Data published by the National Statistical Office (NSO) confirmed on Friday that the economy entered a recession with two successive quarters of contraction. This is the first time that the economy has recorded two successive contractions since the government began publishing quarterly GDP data in 1996.
Experts said the worst could have happened for the economy, although risks persisted, and warned of the impact of the new wave of Covid-19 infections and localized blocks of demand and growth in the coming months. For fiscal year 2020-21, the economy is expected to continue to contract, possibly in the double digits, and rebound next year as economic activity gains momentum and the impact of a series of government measures to help reactivate the economy. growth is activated.
NSO data showed the economy contracted 7.5% in the July-September quarter, the second quarter of the country’s 2020-21 fiscal year, narrower than the record 23.9% decline in the April quarter. -June. India’s economy is still in the league of the major economies that have contracted the most in the second quarter, and only the UK, which fell 9.6% in the September quarter, is worse off. China is the only large economy that registered growth in the September quarter (4.9%).
The government’s top economic adviser, KV Subramanian, said data for the second quarter was better than expected and there was upside potential, but called for caution given the new wave of infections.
The numbers showed that the reduction in the contraction was led by manufacturing, electricity, construction and agriculture. The construction sector, which had slumped to a 50.3% drop in the June quarter, showed some recovery with a decline of 8.3%. Since the government announced the lifting of the strictest blockade imposed to prevent the spread of the pandemic in June, several indicators point to a recovery and a significant tightening.
“As expected, the worst for the economy has passed. That said, the economy is not out of the woods yet and the improvement in activity going forward is likely to be affected, ”said Kunal Kundu, economist for India at the French Investment Bank Societe Generale.
“But with signs of emerging fatigue in the recent pickup in demand and the second wave of infections already affecting economic activity, we would maintain our view that fiscal year 21 real GDP would contract by 8.6%, given the likelihood of much weaker activity in the third quarter, “Kundu said. .
The manufacturing sector posted a negligible growth of 0.6% in the September quarter compared to the 0.6% contraction in the second quarter of fiscal 2020, and experts attributed this to the lifting of lockdown restrictions. The retail, hotel and transportation segments registered the greatest contraction among the sectors during the July-September period, decreasing by 15.6% annually. The service sector, which represents almost 60% of gross domestic product, contracted for the second consecutive month by 11.4%, lower than the 20.6% of the previous quarter. The sector has been the hardest hit by the pandemic, as hotels, restaurants and cinemas had been closed for the longest time and people stayed away for fear of infections.
Private consumption, a key driver of the economy, contracted 11.3% from a 6.4% expansion in the same period last year, while public consumption showed a sharp drop in growth of 22.2 % in the September quarter compared to the 16.4% growth in the June quarter. Investment growth continued to contract with gross capital formation or investments were 7.5% lower in the second quarter of fiscal year 21 compared to the prior year, according to an analysis by Care Ratings. Some experts expressed doubts about some of the sectoral figures.
“It is understandable to feel better with a lower contraction of 7.5% in the second quarter. The numbers, however, don’t add up. Low contraction of gross fixed capital formation of only 7.3% despite the decline in new projects, ongoing projects on hold, the fall in government capital spending is inexplicable.
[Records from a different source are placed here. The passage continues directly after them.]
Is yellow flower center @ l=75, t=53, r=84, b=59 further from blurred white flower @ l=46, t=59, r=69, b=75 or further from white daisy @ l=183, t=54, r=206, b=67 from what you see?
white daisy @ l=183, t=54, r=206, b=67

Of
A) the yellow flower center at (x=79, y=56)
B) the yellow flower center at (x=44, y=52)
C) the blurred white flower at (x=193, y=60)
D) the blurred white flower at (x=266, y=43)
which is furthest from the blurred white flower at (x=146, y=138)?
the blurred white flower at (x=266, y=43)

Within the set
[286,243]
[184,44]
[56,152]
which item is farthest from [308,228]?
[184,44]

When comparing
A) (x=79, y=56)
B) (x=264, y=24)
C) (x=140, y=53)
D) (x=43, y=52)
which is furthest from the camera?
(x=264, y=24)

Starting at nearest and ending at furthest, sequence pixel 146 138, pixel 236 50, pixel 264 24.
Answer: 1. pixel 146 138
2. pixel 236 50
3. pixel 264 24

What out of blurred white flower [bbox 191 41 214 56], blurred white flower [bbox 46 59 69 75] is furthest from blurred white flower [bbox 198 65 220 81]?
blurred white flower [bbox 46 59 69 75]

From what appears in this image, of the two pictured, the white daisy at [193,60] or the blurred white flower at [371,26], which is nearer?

So is manufacturing growth despite slowing demand, “said former finance secretary Subhash Chandra Garg on the microblogging site Twitter.
Some economists said they expect growth to improve in the remaining two quarters of 2020-21 as economic activity improves in all sectors.
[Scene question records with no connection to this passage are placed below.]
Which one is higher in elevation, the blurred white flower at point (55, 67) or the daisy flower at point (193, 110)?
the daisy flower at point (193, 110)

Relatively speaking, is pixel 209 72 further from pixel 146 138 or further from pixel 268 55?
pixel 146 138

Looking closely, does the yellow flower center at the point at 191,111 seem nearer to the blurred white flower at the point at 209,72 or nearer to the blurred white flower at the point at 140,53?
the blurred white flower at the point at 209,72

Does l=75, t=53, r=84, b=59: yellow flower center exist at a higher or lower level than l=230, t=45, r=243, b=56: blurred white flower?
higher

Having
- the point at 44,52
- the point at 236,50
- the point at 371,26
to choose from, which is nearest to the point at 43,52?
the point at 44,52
“However, the economy continues to face downward pressure, due to the sustained spread of the pandemic in the country and the re-imposition of restrictions in several regions. Consumer demand and the investments that are necessary to boost the economy would remain tepid and are unlikely to see a notable improvement over the course of the year. We expect the country’s GDP to contract between -7.7% and -7.9% in fiscal year 21, ”said Madan Sabnavis, Care Ratings chief economist.